A Demographic Comparison Between the Listed Home-Based Early Care and Education Workforce and Children in their Care
An early care and education (ECE) workforce that reflects the racial, ethnic, and linguistic diversity of the children in their care is an important dimension of child care quality (Downer, Goble, Myers & 2016; Markowitz, Bassok & Grissom, 2020). In 2012, out of the approximately 3.8 million members of the home-based early care and education workforce,1 107,220 were listed on a state or national registry of care providers, were paid to care for children, and provided regular care (i.e., at least five hours a week) for at least one child with whom they did not have a prior relationship (although they may have also cared for children with whom they had a prior relationship).

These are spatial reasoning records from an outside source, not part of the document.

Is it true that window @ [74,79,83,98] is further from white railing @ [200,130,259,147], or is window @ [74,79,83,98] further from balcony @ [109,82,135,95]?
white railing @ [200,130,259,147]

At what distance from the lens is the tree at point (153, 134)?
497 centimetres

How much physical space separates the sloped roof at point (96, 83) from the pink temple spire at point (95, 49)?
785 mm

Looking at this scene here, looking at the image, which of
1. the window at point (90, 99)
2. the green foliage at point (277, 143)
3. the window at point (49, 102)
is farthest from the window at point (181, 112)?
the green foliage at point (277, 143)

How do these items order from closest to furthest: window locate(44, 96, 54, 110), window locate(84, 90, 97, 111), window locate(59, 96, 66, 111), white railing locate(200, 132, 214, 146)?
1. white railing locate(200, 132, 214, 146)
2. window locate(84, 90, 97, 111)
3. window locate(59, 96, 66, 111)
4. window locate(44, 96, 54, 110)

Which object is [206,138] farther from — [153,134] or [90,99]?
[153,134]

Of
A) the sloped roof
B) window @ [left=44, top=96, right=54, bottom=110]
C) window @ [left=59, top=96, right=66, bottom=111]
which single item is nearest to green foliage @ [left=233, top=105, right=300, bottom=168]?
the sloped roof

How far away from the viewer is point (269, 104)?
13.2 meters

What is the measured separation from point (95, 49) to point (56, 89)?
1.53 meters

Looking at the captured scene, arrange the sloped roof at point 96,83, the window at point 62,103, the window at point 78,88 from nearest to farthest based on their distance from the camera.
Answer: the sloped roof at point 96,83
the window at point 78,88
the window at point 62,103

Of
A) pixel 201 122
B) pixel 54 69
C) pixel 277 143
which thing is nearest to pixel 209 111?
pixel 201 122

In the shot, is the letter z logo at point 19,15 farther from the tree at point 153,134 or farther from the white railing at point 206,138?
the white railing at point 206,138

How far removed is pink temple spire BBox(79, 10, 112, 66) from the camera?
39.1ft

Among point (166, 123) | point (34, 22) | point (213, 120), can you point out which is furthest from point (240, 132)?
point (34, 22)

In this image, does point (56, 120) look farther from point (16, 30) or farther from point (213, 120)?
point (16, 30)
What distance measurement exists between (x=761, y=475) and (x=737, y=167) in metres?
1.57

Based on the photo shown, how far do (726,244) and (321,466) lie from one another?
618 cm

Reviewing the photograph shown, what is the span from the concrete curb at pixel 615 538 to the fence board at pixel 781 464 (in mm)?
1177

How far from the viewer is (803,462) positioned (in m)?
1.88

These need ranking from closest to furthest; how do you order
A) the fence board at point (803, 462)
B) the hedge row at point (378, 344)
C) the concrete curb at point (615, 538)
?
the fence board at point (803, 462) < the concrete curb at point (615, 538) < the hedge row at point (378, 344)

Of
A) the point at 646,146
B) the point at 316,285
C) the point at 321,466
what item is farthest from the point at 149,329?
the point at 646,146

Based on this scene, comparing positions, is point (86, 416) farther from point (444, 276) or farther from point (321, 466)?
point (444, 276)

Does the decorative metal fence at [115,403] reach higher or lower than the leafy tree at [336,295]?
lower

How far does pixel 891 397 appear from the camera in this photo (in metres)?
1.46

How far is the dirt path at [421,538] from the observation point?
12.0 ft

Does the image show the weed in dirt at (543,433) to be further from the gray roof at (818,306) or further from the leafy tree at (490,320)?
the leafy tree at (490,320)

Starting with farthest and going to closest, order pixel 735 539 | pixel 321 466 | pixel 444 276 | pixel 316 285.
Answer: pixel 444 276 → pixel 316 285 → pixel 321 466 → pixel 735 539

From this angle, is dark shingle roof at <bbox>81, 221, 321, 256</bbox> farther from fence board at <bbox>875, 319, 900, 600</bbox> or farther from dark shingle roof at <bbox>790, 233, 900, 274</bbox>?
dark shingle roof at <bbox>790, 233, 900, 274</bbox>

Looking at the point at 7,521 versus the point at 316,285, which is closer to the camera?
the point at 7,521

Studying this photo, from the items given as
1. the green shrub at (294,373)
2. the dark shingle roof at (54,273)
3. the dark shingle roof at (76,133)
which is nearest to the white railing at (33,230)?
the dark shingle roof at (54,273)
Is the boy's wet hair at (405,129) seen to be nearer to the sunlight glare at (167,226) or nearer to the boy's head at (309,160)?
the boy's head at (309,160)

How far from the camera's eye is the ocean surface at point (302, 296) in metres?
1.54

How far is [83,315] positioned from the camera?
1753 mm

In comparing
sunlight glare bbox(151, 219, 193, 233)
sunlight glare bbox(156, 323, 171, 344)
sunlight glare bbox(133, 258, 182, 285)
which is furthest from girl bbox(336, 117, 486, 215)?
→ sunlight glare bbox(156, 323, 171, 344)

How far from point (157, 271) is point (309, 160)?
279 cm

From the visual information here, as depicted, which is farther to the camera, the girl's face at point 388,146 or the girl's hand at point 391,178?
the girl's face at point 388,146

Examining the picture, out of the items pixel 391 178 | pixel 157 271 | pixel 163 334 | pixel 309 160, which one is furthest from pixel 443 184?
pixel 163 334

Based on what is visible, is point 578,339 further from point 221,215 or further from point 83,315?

These 107,220 teachers and caregivers served approximately 2 million children under age 6, and not yet in kindergarten (Paschall, Madill & Halle, 2020). Using the 2012 National Survey of Early Care and Education (NSECE), this snapshot compares the demographic characteristics of the listed, paid home-based ECE workforce providing regular care for at least one child with whom they have no prior relationship, and the demographic characteristics of the children in their care.
This brief is part of the Child Care and Early Education Policy and Research Analysis (CCEEPRA) project. CCEEPRA supports policy and program planning and decision-making with rigorous, research-based information.
1 This snapshot uses the terms home-based workforce and home-based teachers and caregivers interchangeably to describe the individuals who provide home-based care for children.